> **TRY IT**
The required output is the line containing "order: Primates" followed by every line after it to the end of the listing, each written out exactly.

> **DATA FOR THE TASK**
········

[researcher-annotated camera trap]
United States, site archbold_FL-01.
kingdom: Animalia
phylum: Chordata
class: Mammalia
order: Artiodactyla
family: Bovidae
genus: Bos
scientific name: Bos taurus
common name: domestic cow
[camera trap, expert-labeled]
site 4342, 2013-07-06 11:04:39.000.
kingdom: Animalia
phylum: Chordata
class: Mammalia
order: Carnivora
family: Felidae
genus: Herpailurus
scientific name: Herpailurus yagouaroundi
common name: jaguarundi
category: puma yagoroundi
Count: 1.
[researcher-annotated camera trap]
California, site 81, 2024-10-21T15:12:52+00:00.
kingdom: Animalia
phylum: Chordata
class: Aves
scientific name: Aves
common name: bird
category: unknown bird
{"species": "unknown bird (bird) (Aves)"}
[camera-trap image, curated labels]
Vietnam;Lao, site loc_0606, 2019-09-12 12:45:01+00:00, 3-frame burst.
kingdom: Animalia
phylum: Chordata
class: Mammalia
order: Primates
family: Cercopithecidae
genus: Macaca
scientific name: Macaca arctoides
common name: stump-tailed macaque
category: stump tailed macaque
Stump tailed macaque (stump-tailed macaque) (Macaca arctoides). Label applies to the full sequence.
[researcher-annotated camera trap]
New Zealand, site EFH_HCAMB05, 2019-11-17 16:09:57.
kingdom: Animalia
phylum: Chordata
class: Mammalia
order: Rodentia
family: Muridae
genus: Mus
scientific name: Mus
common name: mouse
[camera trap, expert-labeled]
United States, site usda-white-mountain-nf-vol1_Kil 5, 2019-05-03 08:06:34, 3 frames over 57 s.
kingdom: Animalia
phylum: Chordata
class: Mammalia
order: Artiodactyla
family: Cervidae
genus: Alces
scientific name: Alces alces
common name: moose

········

> **RESULT OF THIS TASK**
order: Primates
family: Cercopithecidae
genus: Macaca
scientific name: Macaca arctoides
common name: stump-tailed macaque
category: stump tailed macaque
Stump tailed macaque (stump-tailed macaque) (Macaca arctoides). Label applies to the full sequence.
[researcher-annotated camera trap]
New Zealand, site EFH_HCAMB05, 2019-11-17 16:09:57.
kingdom: Animalia
phylum: Chordata
class: Mammalia
order: Rodentia
family: Muridae
genus: Mus
scientific name: Mus
common name: mouse
[camera trap, expert-labeled]
United States, site usda-white-mountain-nf-vol1_Kil 5, 2019-05-03 08:06:34, 3 frames over 57 s.
kingdom: Animalia
phylum: Chordata
class: Mammalia
order: Artiodactyla
family: Cervidae
genus: Alces
scientific name: Alces alces
common name: moose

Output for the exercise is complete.